Both languages support signal attributes for derivative and integration over time used in differential equations. AleC++ also supports second-order time derivative attribute and it is implemented in VHDL-AMS compiler, too.
In order to illustrate AleC++/VHDL-AMS mixed-language description and simulation we shall model a mechanical system describing oscillating mass. The structure of the model is shown in Fig. 5.47.
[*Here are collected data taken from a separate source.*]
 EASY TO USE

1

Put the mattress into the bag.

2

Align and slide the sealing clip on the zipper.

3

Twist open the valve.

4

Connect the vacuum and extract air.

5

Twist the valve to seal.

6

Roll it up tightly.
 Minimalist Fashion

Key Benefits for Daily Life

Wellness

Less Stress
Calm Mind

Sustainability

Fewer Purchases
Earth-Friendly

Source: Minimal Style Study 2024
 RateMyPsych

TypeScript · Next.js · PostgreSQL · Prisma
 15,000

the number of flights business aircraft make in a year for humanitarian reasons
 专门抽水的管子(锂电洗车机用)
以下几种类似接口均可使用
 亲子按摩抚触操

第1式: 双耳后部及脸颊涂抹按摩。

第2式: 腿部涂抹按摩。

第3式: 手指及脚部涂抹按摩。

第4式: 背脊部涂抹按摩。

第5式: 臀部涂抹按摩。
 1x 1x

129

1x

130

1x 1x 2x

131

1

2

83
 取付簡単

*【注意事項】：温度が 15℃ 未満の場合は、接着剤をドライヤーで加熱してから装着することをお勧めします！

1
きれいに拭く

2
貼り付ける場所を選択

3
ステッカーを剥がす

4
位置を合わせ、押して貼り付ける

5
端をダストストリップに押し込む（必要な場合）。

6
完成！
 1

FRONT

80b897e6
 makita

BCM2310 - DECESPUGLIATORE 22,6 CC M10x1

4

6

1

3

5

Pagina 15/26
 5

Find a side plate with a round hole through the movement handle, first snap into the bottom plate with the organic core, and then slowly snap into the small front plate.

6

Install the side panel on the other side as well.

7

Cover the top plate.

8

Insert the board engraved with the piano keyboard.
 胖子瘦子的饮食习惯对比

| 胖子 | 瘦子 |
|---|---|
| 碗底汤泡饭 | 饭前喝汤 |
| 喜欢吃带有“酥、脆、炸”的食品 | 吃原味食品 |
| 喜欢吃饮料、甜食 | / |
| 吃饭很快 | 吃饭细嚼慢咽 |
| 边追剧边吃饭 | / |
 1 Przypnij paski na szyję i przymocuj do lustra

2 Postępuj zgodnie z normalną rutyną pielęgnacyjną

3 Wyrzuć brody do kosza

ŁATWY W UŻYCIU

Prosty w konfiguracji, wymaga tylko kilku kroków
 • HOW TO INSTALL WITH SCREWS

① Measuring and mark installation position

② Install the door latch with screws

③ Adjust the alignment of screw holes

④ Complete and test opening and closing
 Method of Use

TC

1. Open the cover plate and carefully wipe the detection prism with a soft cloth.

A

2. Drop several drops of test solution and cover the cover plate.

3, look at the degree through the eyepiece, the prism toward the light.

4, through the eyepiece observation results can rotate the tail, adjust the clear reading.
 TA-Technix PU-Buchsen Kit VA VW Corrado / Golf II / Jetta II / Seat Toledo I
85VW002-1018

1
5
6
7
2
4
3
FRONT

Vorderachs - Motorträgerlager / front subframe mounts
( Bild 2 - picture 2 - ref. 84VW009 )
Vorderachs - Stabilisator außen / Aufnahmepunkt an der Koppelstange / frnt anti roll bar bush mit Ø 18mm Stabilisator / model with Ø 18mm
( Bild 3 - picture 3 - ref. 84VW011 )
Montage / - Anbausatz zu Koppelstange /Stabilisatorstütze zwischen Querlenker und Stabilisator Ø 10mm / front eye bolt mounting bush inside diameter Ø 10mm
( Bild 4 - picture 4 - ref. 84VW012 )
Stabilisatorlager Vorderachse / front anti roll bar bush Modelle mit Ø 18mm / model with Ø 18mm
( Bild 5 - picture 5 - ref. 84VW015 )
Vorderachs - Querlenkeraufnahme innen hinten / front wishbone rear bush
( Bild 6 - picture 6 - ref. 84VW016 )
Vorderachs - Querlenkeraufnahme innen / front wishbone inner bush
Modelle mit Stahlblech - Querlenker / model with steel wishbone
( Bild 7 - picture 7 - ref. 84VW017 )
Fig. 5.47. The structure of oscillating mass model
The architecture of the mass is described in VHDL-AMS and defines mechanical equilibrium as a single second-order differential equation using a simple simultaneous statement:
entity mass_e is
generic (m,u,d: real);
port (quantity x: out real;
quantity force: in real
);end entity mass_e;
architecture mass of mass_e is
begin
x: m*x'dot'dot + d*x'dot + u*x - 1*force == 0;
end architecture mass;
Entities for calculating velocity and acceleration are not necessary for simulation, but are used just to print out the appropriate results:
entity velocity_e is
port (quantity x: real;
quantity v: real
);
end entity velocity_e;
architecture velocity of velocity_e is
begin
v: 1*v - 1*x'dot == 0;
end architecture velocity;
entity acceleration_e is
port (quantity x: real;
quantity a: real
);
end entity acceleration_e;
architecture acceleration of acceleration_e is
begin
a: 1*a - 1*x'dot'dot == 0;
end architecture acceleration;
The model stimulus is described in AleC++:
module Force (flow force) {
action (double force_value) {
double force_out;
process per_moment {
force_out = force_value*exp(-now);
eqn force: {force} = force_out;
}
}
}
In order to simulate the system all models are instantiated and appropriate simulation control parameters are defined in a root module described in AleC++:
#include <alec.h>
#define Period 15. s
module mass_mod(flow x, force) action(double m, double u, double d);
module velocity_mod(flow x, v);
module acceleration_mod(flow x, a);
library "mass";
library "velocity";
library "acceleration";
module Force (flow force) {
action (double force_value) {
d ouble force_out;
process per_moment {
force_out = force_value*exp(-now);
eqn force: {force} = force_out;
}
}
}root eq() {
flow n0, position, velocity, acceleration;
mass_mod p;
Force F;
velocity_mod V;
acceleration_mod A;
p(position,n0) {m=1; u=1; d=0.35;}
F(n0) {force_value=10;}
V(position,velocity);
A(position,acceleration);
timing {tstop = Period; a_step = Period/1000;}
plot {flow position;flow velocity;flow acceleration;}
}
VHDL-AMS models have to be compiled first into the AleC++ object code by using VHDL-AMS compiler. Then, the whole system is simulated using Alecsis.
The mixed-language simulation results are shown in Fig. 5.48. Traced signals are positon, velocity and acceleration, respectively.
Fig. 5.48. Simulation results of the oscillating mass shown in Fig. 5.47.